トランプ政権、マリファナをSchedule IIIに再分類へ
トランプ政権は、規制物質法に基づきmarijuanaをSchedule IからSchedule IIIへ再分類する措置に動いた。この変更により研究上の制約緩和が期待される一方、marijuanaが直ちに合法化されるわけではない。
トランプ政権は、marijuanaを規制物質法(Controlled Substances Act)に基づくSchedule IからSchedule IIIへ再分類する措置に動いた。トランプ政権の司法長官代行は木曜日、ドナルド・トランプが司法長官に対し、これをSchedule IからSchedule IIIへ移すよう指示する大統領令に署名してから4カ月余り後、この命令に署名した。
Schedule Iの分類では、marijuanaはheroin、LSD、MDMA、合成オピオイドと同列に置かれていた。一方、Schedule IIIへの分類変更により、ketamine、アナボリックステロイド、testosteroneと同じ区分に入ることになる。この命令はmarijuanaをSchedule IからSchedule IIIへ移し、州の認可を受けた医療用マリファナを、一部の鎮痛薬、ketamine、testosteroneと同じ区分に位置づける。

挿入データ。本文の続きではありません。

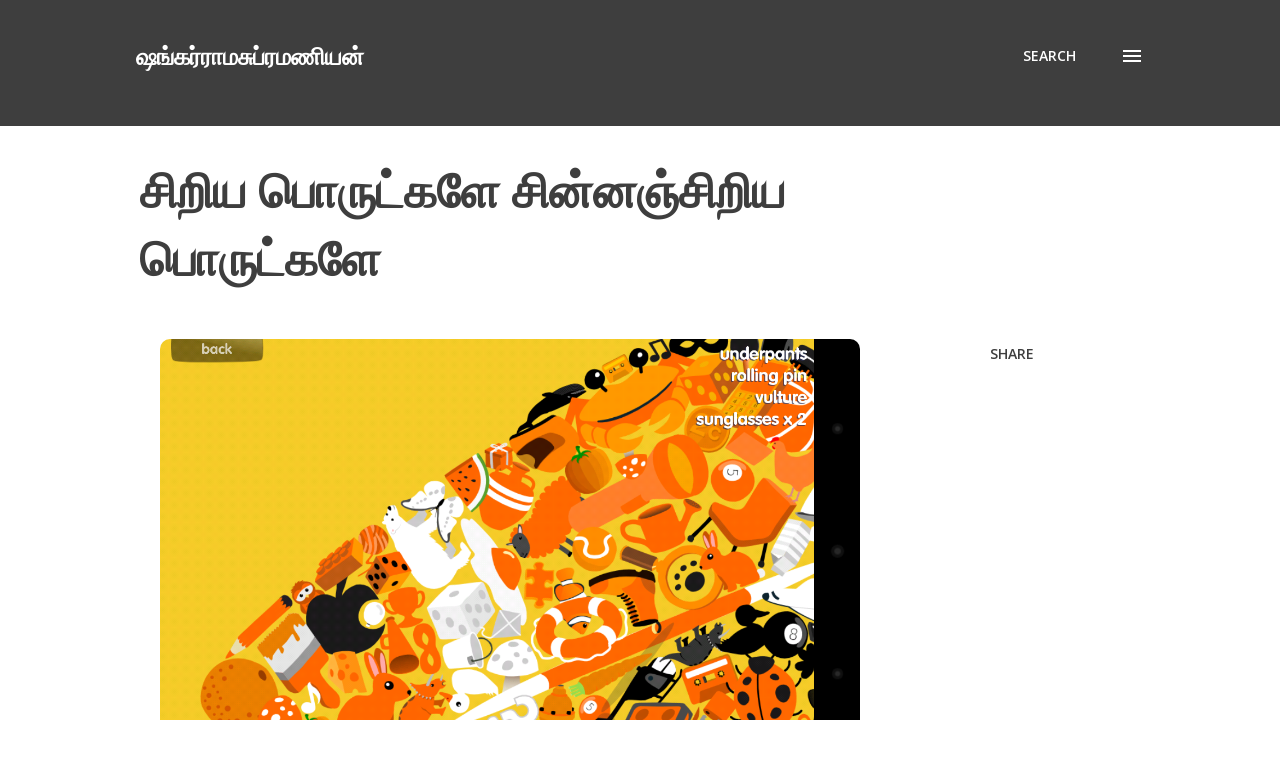

--- FILE ---
content_type: text/javascript; charset=UTF-8
request_url: https://www.shankarwritings.com/feeds/posts/summary?alt=json&callback=bloggerRelatedPosts_callback&max-results=100&q=label%3A%22%22
body_size: 2509
content:
// API callback
bloggerRelatedPosts_callback({"version":"1.0","encoding":"UTF-8","feed":{"xmlns":"http://www.w3.org/2005/Atom","xmlns$openSearch":"http://a9.com/-/spec/opensearchrss/1.0/","xmlns$blogger":"http://schemas.google.com/blogger/2008","xmlns$georss":"http://www.georss.org/georss","xmlns$gd":"http://schemas.google.com/g/2005","xmlns$thr":"http://purl.org/syndication/thread/1.0","id":{"$t":"tag:blogger.com,1999:blog-7911798643279423486"},"updated":{"$t":"2026-01-15T07:57:43.633+05:30"},"category":[{"term":"கவிதை"},{"term":"மொழியாக்கம்"},{"term":"கட்டுரை"},{"term":"சார்லஸ் புக்கோவ்ஸ்கி"},{"term":"ஆளுமை"},{"term":"கவிதை வாசிப்பு"},{"term":"நகுலன்"},{"term":"ஆஹா சாகித் அலி"},{"term":"நேர்காணல்"},{"term":"சினிமா"},{"term":"வாசிப்பு"},{"term":"அனுபவம்"},{"term":"அபி"},{"term":"சிறுகதை வாசிப்பு"},{"term":"அரசியல்"},{"term":"தத்துவம்"},{"term":"நாவல் வாசிப்பு"},{"term":"முன்னுரை"},{"term":"ஹோர்ஹே லூயிஸ் போர்ஹெஸ்"},{"term":"ஸ்ரீநேசன்"},{"term":"அமேசான் கிண்டில்"},{"term":"நூல் மதிப்புரை"},{"term":"மேரி ஆலிவர்"},{"term":"விக்ரமாதித்யன்"},{"term":"ஆத்மாநாம்"},{"term":"ஆஹா சாஹித் அலி"},{"term":"காஃப்கா"},{"term":"காப்ரியேல் கார்சியா மார்க்வெஸ்"},{"term":"முல்லா"},{"term":"மொழிபெயர்ப்பு கவிதை"},{"term":"அசோகமித்திரன்"},{"term":"இளங்கோ கிருஷ்ணன்"},{"term":"ஞானக்கூத்தன்"},{"term":"ந. ஜயபாஸ்கரன்"},{"term":"நித்ய சைதன்ய யதி"},{"term":"யவனிகா ஸ்ரீராம்"},{"term":"அம்பேத்கர்"},{"term":"எம் டி முத்துக்குமாரசாமி"},{"term":"ஓஷோ"},{"term":"கவிதைகள் விமர்சனம்"},{"term":"டில்லி விவசாயிகள் போராட்டம்"},{"term":"ததௌஸ் ரோசவிச்"},{"term":"பத்தி"},{"term":"பாரதிதாசன்"},{"term":"புதுமைப்பித்தன்"},{"term":"வே. நி. சூர்யா"},{"term":"ஷோபா சக்தி"},{"term":"அஞ்சலி"},{"term":"எம். வி. வி"},{"term":"ஏ கே ராமானுஜன்"},{"term":"ஓஷோ முல்லா நஸ்ரூதின்"},{"term":"க.நா.சு"},{"term":"கண்டராதித்தன்"},{"term":"கபீர் தாகூர்"},{"term":"கவிஞர் ஆனந்த்"},{"term":"கவிதை ஷங்கர்ராமசுப்ரமணியன்"},{"term":"கவிதைகள்"},{"term":"சந்திரலேகா"},{"term":"சி. மோகன்"},{"term":"தஸ்தயெவ்ஸ்கி"},{"term":"பச்சோந்தி"},{"term":"பிரமிள்"},{"term":"மா. அரங்கநாதன்"},{"term":"ரோமுலஸ் விட்டேகர்"},{"term":"லக்ஷ்மி மணிவண்ணன்"},{"term":"வான்கோ"},{"term":"வெர்னர் ஹெர்சாக்"},{"term":"1917"},{"term":"அசீஸ் நந்தி"},{"term":"அனுபவம் பூனைகள்"},{"term":"அருண் கோலாட்கர்"},{"term":"ஆக்டோவியா பாஸ்"},{"term":"ஆன்மநலம்"},{"term":"ஆல்பிரட் ஹிட்ச்காக்"},{"term":"ஆவணப்படம்"},{"term":"இசபெல் அயந்"},{"term":"இசை"},{"term":"எம் வி"},{"term":"எலீ வீஸ"},{"term":"ஏ.ஆர்.ரஹ்மான்"},{"term":"கணபதி சுப்பிரமணியம்"},{"term":"கரிச்சான் குஞ்சு"},{"term":"கலாப்ரியா"},{"term":"கல்பட்டா நாராயணன்"},{"term":"கல்யாண்ஜி"},{"term":"கவிஞர் புவியரசு நேர்காணல்"},{"term":"கவிதை அஷ்டாவக்கிரர்"},{"term":"கவிதை ஜயபாஸ்கரன்"},{"term":"கவிதை தேவேந்திர பூபதி"},{"term":"கவிதை நிசர்கதத்த மகராஜ்"},{"term":"கவிதைக்காரன் இளங்கோ"},{"term":"காணொளி"},{"term":"காந்தி"},{"term":"கார்பிரியேல் கார்சியா மார்க்வெஸ்"},{"term":"கிம் ஹைசூன்"},{"term":"கிறிஸ்து"},{"term":"குட்டிக்கதை"},{"term":"கோணங்கி"},{"term":"சபரிநாதன்"},{"term":"சல்மான் ருஷ்டி"},{"term":"சாகிப்ரான்"},{"term":"சாதத் ஹசன் மண்டோ"},{"term":"சிவதாணு அஞ்சலி"},{"term":"சீர்ஷேந்து முகோபாத்யாய"},{"term":"சுகுமாரன்"},{"term":"சுந்தர ராமசாமி"},{"term":"சுரேஷ் குமார இந்திரஜித்"},{"term":"செஸ்லா மிலோஷ்   சபரிநாதன்"},{"term":"ஜானகி லெனி"},{"term":"ஜார்ஜ் ஆர்வெல்"},{"term":"ஜே. கிருஷ்ணமூர்த்தி"},{"term":"ஞாநி பத்திரிகையாளர்"},{"term":"டெரன்ஸ் மாலிக்"},{"term":"தமிழ் புரோட்டா கவிதை"},{"term":"தேவதச்சன்"},{"term":"ந. முத்துசாமி"},{"term":"நகுலன் எர்வின் ஷ்ரோடிங்கர்"},{"term":"நக்சலைட் வர்கீஸ்"},{"term":"நஞ்சுண்டன்"},{"term":"நட்சத்திரன் செவ்விந்தியன்"},{"term":"நாம்தேவ் தசால்"},{"term":"நாரணோ ஜெயராமன்"},{"term":"நாராயண குரு"},{"term":"நாவல்"},{"term":"பாலசரஸ"},{"term":"பால் கலாநிதி"},{"term":"புத்தக மதிப்புரை காலம் செல்வம்"},{"term":"புலம்பெயர் தொழிலாளர்கள்"},{"term":"பூமா ஈஸ்வரமூர்த்தி"},{"term":"பெரிகோ கார்சியோ லோர்க்கா"},{"term":"பேரசைட்"},{"term":"மனோஜ் குரூர்"},{"term":"மலைச்சாமி"},{"term":"மார்டின் பட்லர்"},{"term":"முதலைகள்"},{"term":"யாத்வஷ"},{"term":"யுவன் சந்திரசேக"},{"term":"யூமா. வாசுகி"},{"term":"ரமேஷ்ப்ரேதன்"},{"term":"ரஸ்கின் பாண்ட்"},{"term":"ராணிதிலக்"},{"term":"ராம்கோபால் வர்மா ஸ்ரீதேவி"},{"term":"ரேமண்ட் கார்வெர்"},{"term":"லியோ டால்ஸ்டாய் கிறிஸ்துமஸ்"},{"term":"லீனா மணிமேகலை"},{"term":"ழாக் ப்ரெவர்"},{"term":"வண்ணநிலவன்"},{"term":"வித்யாசங்கர் ஸ்தபதி"},{"term":"விலாஸ் சாரங்க்"},{"term":"வெர்னர் ஹ"},{"term":"வைக்கம் முகமது பஷீர் முல்லா"},{"term":"வைரமுத்து"},{"term":"ஸ்டீபன் ஹாக்கிங்"},{"term":"ஹபீஸ்"},{"term":"ஹாருகி முராகமி"}],"title":{"type":"text","$t":"ஷங்கர்ராமசுப்ரமணியன்"},"subtitle":{"type":"html","$t":""},"link":[{"rel":"http://schemas.google.com/g/2005#feed","type":"application/atom+xml","href":"https:\/\/www.shankarwritings.com\/feeds\/posts\/summary"},{"rel":"self","type":"application/atom+xml","href":"https:\/\/www.blogger.com\/feeds\/7911798643279423486\/posts\/summary?alt=json\u0026max-results=100\u0026q=label:%22%22"},{"rel":"alternate","type":"text/html","href":"https:\/\/www.shankarwritings.com\/"},{"rel":"hub","href":"http://pubsubhubbub.appspot.com/"}],"author":[{"name":{"$t":"ஷங்கர்ராமசுப்ரமணியன்"},"uri":{"$t":"http:\/\/www.blogger.com\/profile\/12381097298826388526"},"email":{"$t":"noreply@blogger.com"},"gd$image":{"rel":"http://schemas.google.com/g/2005#thumbnail","width":"23","height":"32","src":"\/\/blogger.googleusercontent.com\/img\/b\/R29vZ2xl\/AVvXsEirvSc1O1KO2_xKrqZ1YUfytXTrGl0tspbWhz85iV6kUZzNFY3qDi6Uun5Ej10HV8qIaDJU9UAaRn50B4enlWfup9WP1Dp2_ax2fyk4aa346AGcFnV-00GqmsaCdtNqKMI\/s220\/Photo+from+Shankar.jpg"}}],"generator":{"version":"7.00","uri":"http://www.blogger.com","$t":"Blogger"},"openSearch$totalResults":{"$t":"0"},"openSearch$startIndex":{"$t":"1"},"openSearch$itemsPerPage":{"$t":"100"}}});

司法長官代行はXへの投稿で、「これらの措置により、marijuanaの安全性と有効性について、より的を絞った厳密な研究が可能となり、患者の治療へのアクセスを拡大するとともに、医師がより十分な情報に基づいて医療上の判断を下せるようになる」と述べた。
注目すべき点として、この再分類によってmarijuanaが直ちに合法化されるわけではなく、所持で収監されている人々の量刑にも影響しない。また、直ちに全面合法化を意味するものでもなく、マネーロンダリング対策法に基づく継続的なリスクもあって、企業向け銀行取引の制限は引き続き適用される。一般に、認可なしにSchedule III薬物を州境を越えて輸送することは違法であり、そのため再分類によって生産者が州境を越えて輸送できるようになるとは限らない。
この動きは、トランプが、乱用される可能性が高い違法薬物の最上位区分に分類されている、西アフリカの低木の根皮に含まれるibogaineを含むサイケデリック薬物の審査を加速させる大統領令に署名してから、わずか数日後に行われた。サイケデリック薬物に関する命令への署名時、トランプは連邦当局がmarijuanaの再分類手続きを「引き延ばしている」と不満を示していた。
この措置に反対する人々は、cannabis業界に有利に働き、公衆安全上の懸念を高めると主張している。反対派の1人は、現在の医療用マリファナ製品について「FDAによる審査を受けていない」と述べ、「FDAの承認を経ていない薬がSchedule 3になった前例はない」と主張した。
今回の分類変更は、規制面および税制面の負担も軽減する。米国では現在、40州で何らかの形でmarijuanaが合法化されている。marijuanaを合法化した州では薬物の大規模な余剰が積み上がっており、その結果、「ganja glut」として知られる卸売価格の急落が起きている。
大半の米国人はmarijuanaに対する規制緩和を支持している。YouGovが今月公表した世論調査によると、回答者の84%が医療目的でのmarijuana合法化について「強く支持する」または「ある程度支持する」と答え、9%が「強く反対する」または「ある程度反対する」と答えた。嗜好目的での合法化については数字が明らかに低かったものの、それでも回答者の50%が「強く支持する」または「ある程度支持する」と答え、33%が「強く反対する」または「ある程度反対する」と答えた。